To determine more detailed target site recognition rules, it is necessary to test a large number of different nucleotide combinations. For this purpose, we developed a new E. coli genetic assay (Fig. 1C) in which a modified Ll.LtrB intron containing a phage T7 promoter near its 3′ end is expressed from a T7lac promoter in a chloramphenicol-resistant (CamR) donor plasmid (pACD-LtrB) (12). A compatible ampicillin-resistant (AmpR) recipient plasmid (pUCR-LtrB/Tet) contains the Ll.LtrB target site (ligated E1-E2 sequence) inserted upstream of a promoterless tetracycline resistance (tetR ) gene (13), so that movement of the intron into the target site activates the expression of that gene. To assay mobility, we cotransformed the donor and recipient plasmids into an E. coli(DE3) strain, which contains an isopropyl-β-d-thiogalactopyranoside (IPTG)–inducible T7 RNA polymerase (14).
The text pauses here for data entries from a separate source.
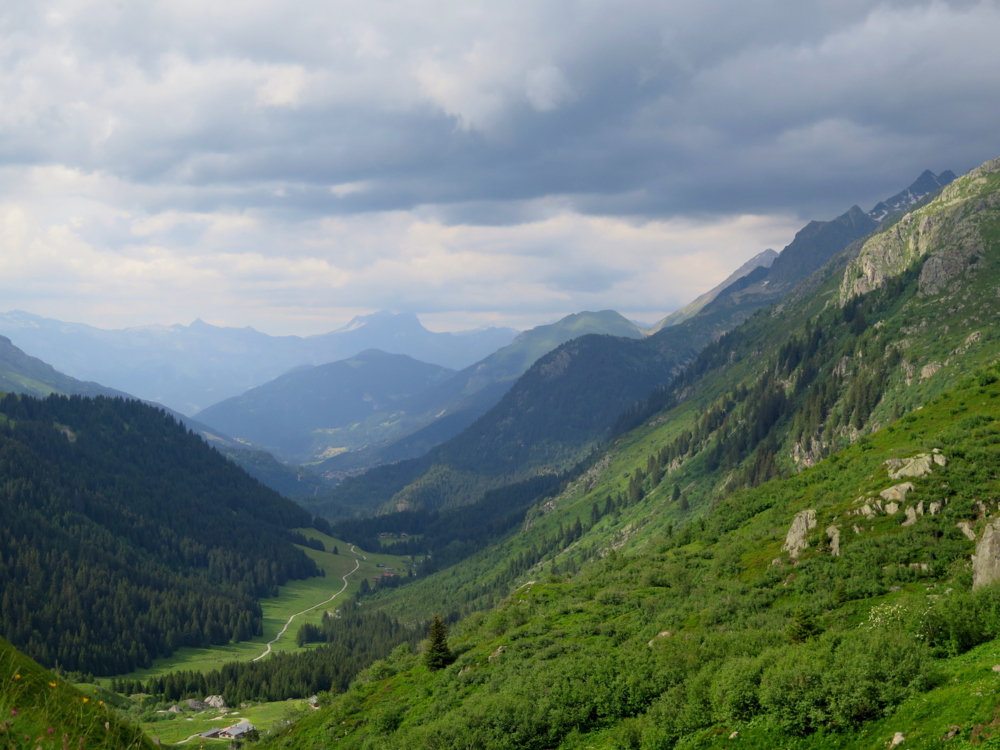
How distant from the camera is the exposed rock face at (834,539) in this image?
202 feet

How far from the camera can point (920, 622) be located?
35.9 m

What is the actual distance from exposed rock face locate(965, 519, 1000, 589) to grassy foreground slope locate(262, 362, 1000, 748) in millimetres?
2432

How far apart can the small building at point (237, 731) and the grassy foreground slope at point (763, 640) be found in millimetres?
52526

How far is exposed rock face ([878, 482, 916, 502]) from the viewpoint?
61938mm

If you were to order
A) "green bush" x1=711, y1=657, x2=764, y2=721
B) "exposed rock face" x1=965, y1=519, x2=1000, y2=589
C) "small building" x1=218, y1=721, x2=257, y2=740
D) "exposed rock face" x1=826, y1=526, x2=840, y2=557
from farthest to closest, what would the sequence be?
"small building" x1=218, y1=721, x2=257, y2=740, "exposed rock face" x1=826, y1=526, x2=840, y2=557, "exposed rock face" x1=965, y1=519, x2=1000, y2=589, "green bush" x1=711, y1=657, x2=764, y2=721

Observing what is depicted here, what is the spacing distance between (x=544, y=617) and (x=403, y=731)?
2696 centimetres

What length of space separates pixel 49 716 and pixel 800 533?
2786 inches

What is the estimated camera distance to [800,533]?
2682 inches

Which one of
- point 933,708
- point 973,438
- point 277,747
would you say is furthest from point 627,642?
point 277,747

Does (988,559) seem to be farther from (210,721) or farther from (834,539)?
(210,721)

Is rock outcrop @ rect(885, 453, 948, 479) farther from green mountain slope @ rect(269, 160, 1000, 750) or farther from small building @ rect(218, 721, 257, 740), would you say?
small building @ rect(218, 721, 257, 740)

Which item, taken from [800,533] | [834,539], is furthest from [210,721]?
[834,539]

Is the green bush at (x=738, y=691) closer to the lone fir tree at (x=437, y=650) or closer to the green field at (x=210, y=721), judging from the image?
the lone fir tree at (x=437, y=650)

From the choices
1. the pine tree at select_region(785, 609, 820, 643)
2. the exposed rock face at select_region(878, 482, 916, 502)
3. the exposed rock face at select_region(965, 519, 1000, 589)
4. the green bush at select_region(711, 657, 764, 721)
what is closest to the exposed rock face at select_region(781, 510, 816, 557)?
the exposed rock face at select_region(878, 482, 916, 502)
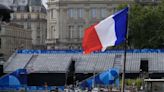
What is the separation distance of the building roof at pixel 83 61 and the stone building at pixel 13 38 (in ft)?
220

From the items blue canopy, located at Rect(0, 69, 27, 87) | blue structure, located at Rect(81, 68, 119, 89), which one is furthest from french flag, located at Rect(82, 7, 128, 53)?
blue canopy, located at Rect(0, 69, 27, 87)

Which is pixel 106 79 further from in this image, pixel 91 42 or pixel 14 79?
pixel 91 42

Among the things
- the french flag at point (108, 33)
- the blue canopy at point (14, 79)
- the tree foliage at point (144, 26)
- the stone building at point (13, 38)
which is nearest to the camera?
the french flag at point (108, 33)

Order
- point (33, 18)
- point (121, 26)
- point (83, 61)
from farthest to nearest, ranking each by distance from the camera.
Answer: point (33, 18)
point (83, 61)
point (121, 26)

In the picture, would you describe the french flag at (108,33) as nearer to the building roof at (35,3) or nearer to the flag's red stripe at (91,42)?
the flag's red stripe at (91,42)

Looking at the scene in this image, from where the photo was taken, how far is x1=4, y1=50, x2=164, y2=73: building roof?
62.8 m

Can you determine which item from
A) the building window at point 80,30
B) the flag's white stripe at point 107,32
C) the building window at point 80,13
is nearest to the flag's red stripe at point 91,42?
the flag's white stripe at point 107,32

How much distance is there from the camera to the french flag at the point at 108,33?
65.9 feet

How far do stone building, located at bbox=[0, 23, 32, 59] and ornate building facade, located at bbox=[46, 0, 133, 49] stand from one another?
1682 centimetres

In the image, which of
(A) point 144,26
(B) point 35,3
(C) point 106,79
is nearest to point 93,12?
(A) point 144,26

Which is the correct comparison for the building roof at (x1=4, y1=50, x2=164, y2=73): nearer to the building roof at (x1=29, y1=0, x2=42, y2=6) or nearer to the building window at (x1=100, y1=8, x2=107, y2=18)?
the building window at (x1=100, y1=8, x2=107, y2=18)

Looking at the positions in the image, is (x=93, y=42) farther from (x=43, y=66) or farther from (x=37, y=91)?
(x=43, y=66)

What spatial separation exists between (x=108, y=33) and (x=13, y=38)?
131841 millimetres

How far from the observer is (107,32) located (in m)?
20.6
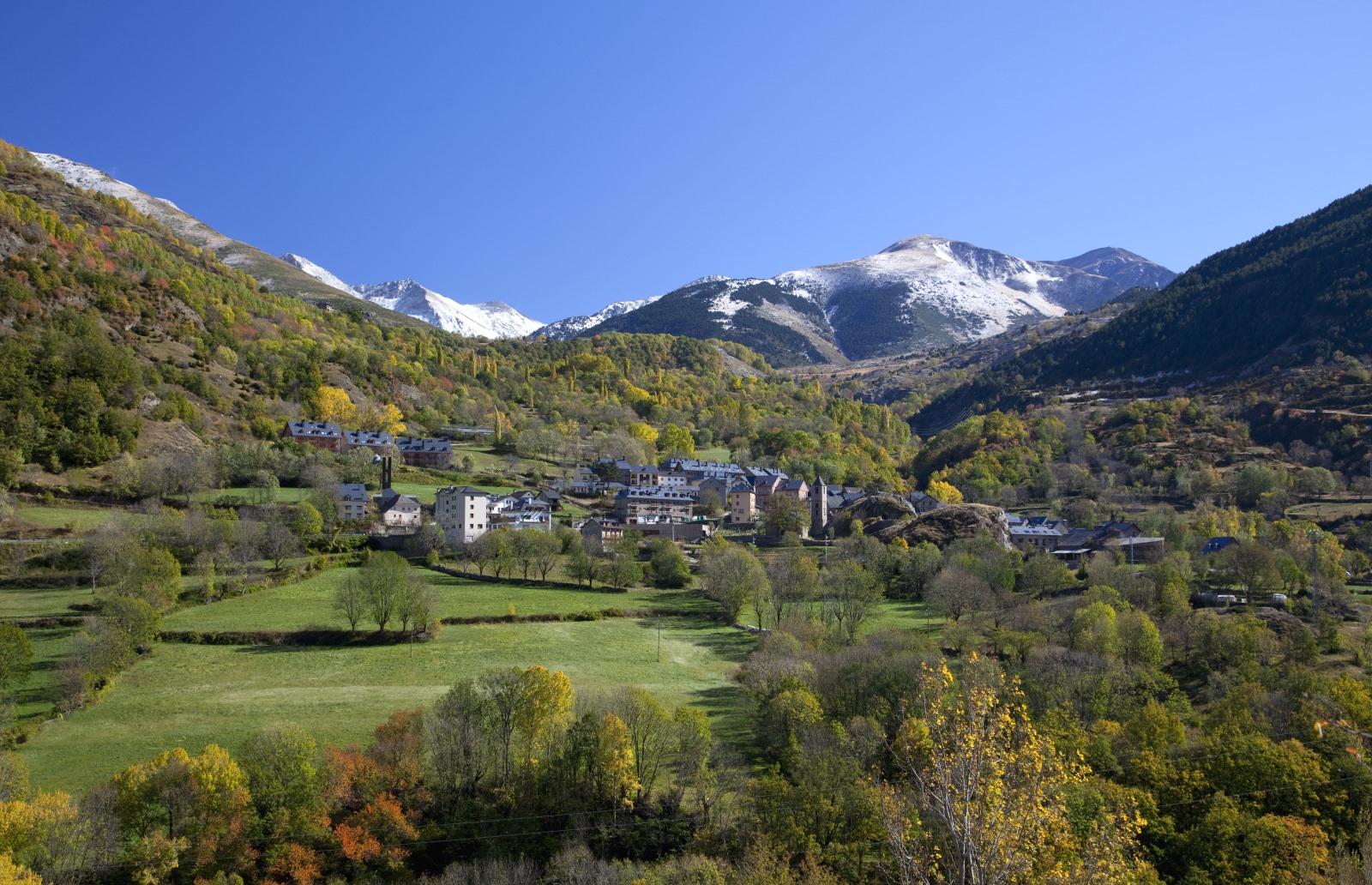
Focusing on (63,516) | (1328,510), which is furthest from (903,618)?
(63,516)

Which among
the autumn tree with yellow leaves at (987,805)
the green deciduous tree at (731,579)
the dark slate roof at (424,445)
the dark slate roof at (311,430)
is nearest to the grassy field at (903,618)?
the green deciduous tree at (731,579)

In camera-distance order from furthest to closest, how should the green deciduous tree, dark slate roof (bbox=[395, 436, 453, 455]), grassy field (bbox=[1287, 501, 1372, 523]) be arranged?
dark slate roof (bbox=[395, 436, 453, 455]) < grassy field (bbox=[1287, 501, 1372, 523]) < the green deciduous tree

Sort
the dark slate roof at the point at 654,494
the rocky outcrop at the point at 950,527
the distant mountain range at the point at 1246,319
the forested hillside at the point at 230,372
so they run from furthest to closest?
the distant mountain range at the point at 1246,319
the dark slate roof at the point at 654,494
the rocky outcrop at the point at 950,527
the forested hillside at the point at 230,372

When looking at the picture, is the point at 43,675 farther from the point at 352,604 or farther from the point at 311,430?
the point at 311,430

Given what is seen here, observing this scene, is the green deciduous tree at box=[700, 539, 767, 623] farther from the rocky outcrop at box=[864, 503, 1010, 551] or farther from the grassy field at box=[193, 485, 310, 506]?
the grassy field at box=[193, 485, 310, 506]

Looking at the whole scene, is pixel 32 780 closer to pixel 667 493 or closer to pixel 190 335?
pixel 667 493

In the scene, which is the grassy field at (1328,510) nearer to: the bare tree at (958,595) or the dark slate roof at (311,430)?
the bare tree at (958,595)

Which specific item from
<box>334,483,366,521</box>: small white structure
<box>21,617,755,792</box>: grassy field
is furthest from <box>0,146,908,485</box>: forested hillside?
<box>21,617,755,792</box>: grassy field

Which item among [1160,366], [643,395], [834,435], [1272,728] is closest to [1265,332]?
[1160,366]
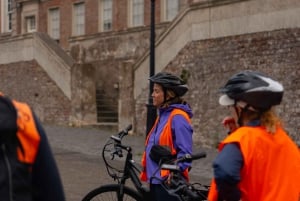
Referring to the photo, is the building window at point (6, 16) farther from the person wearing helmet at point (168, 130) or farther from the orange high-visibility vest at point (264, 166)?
the orange high-visibility vest at point (264, 166)

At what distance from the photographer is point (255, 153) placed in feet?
11.3

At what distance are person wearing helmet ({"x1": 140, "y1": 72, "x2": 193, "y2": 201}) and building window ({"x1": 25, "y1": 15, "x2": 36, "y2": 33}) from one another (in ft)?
103

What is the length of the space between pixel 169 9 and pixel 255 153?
24312 millimetres

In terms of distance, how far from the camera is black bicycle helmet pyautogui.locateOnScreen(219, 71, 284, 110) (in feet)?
11.6

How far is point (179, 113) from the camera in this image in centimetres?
552

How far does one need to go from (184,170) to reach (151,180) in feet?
1.04

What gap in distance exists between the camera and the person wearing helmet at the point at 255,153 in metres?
3.43

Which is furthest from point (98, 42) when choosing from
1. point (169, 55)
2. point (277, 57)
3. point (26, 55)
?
point (277, 57)

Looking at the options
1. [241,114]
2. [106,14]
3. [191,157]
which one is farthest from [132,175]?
[106,14]

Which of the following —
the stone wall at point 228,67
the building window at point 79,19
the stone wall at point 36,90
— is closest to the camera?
the stone wall at point 228,67

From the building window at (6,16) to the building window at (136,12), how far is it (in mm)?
12197

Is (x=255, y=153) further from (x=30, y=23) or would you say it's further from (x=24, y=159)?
(x=30, y=23)

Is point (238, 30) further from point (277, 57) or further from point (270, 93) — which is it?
point (270, 93)

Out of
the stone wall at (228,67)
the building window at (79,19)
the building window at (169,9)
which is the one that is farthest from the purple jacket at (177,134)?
the building window at (79,19)
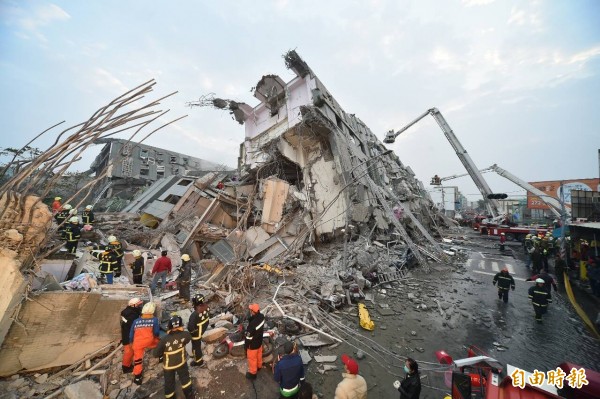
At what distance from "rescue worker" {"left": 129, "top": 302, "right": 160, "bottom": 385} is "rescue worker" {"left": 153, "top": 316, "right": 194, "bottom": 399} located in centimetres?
49

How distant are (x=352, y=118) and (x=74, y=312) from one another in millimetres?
20160

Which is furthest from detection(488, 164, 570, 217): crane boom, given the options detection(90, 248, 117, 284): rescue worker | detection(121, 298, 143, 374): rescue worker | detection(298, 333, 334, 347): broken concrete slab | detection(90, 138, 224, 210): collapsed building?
detection(90, 138, 224, 210): collapsed building

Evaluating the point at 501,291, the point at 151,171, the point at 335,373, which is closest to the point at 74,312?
the point at 335,373

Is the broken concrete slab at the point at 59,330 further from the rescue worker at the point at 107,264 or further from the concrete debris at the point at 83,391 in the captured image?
the rescue worker at the point at 107,264

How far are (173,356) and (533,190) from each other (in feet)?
68.6

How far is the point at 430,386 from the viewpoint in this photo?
402 cm

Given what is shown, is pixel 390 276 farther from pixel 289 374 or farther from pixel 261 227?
pixel 289 374

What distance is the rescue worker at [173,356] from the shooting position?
3.36m

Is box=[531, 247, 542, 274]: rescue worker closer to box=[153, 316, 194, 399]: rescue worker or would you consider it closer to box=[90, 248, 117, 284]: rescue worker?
box=[153, 316, 194, 399]: rescue worker

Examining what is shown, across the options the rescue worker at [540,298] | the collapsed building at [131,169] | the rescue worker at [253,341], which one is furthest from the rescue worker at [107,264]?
the collapsed building at [131,169]

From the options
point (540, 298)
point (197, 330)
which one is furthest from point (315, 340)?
point (540, 298)

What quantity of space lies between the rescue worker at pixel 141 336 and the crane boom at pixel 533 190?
64.2 ft

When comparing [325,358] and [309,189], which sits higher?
Result: [309,189]

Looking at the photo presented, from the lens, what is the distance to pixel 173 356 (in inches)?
132
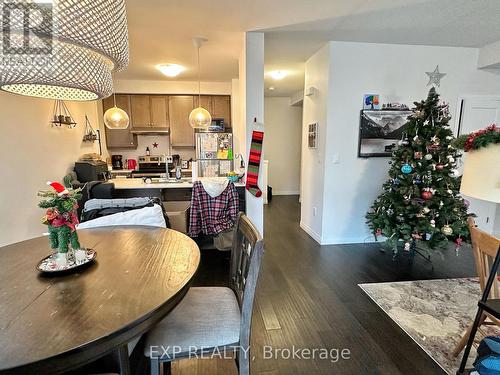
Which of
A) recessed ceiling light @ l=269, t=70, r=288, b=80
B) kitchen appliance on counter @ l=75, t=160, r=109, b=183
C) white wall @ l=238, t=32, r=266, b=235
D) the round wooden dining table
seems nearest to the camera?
the round wooden dining table

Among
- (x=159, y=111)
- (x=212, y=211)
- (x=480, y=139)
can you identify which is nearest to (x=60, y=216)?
(x=212, y=211)

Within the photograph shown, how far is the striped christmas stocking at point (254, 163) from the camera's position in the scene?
311cm

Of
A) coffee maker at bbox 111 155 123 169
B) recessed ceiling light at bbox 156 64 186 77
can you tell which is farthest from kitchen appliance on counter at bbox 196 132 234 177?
coffee maker at bbox 111 155 123 169

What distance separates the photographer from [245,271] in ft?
4.15

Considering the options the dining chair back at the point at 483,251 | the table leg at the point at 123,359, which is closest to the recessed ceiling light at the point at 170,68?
the table leg at the point at 123,359

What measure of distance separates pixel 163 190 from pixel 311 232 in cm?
217

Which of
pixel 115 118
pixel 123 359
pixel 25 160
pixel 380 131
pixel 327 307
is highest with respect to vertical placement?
pixel 115 118

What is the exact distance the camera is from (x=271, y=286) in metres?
2.56

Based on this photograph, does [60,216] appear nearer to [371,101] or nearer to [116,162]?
[371,101]

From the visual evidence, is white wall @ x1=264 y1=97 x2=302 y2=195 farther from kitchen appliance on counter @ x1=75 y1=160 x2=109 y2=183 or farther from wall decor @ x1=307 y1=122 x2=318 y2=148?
kitchen appliance on counter @ x1=75 y1=160 x2=109 y2=183

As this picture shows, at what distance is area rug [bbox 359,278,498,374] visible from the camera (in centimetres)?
179

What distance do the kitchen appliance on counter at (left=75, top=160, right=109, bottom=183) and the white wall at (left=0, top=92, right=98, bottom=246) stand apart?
185mm

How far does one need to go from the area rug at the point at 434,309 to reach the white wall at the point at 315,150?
4.36ft

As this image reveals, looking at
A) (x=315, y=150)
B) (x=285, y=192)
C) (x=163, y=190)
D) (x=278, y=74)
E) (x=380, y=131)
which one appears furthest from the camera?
(x=285, y=192)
After induction with 2 mM IPTG, cells cotransformed with the wild-type donor, and recipient plasmids gave 10 to 40% AmpRTetR colonies indicative of mobility events, compared to 0.001% for cells transformed with the AmpR recipient plasmid alone. Correct integration of the intron was confirmed by DNA sequencing of 10 mobility events.

As expected, efficient mobility was abolished by mutations that delete a large segment of the intron open reading frame (ΔORF), inhibit the RT (YAAA) or DNA endonuclease (ΔZn or ΔConZn) activities of the IEP, or inhibit the ribozyme activity of the intron RNA (ΔD5) (15). Further, in experiments using a “twintron” construct, in which a self-splicing group I intron (thetd intron) was inserted into the group II intron (8), 95% of the mobility products had spliced thetd intron; this result confirmed that mobility occurs through an RNA intermediate (16). Deletion analysis showed that a target site extending from positions −25 to +9 was sufficient for maximal mobility, whereas further 5′ deletions to −13 reduced mobility by a factor of ∼7000 and 3′ deletions to +4 reduced mobility by a factor of ∼240.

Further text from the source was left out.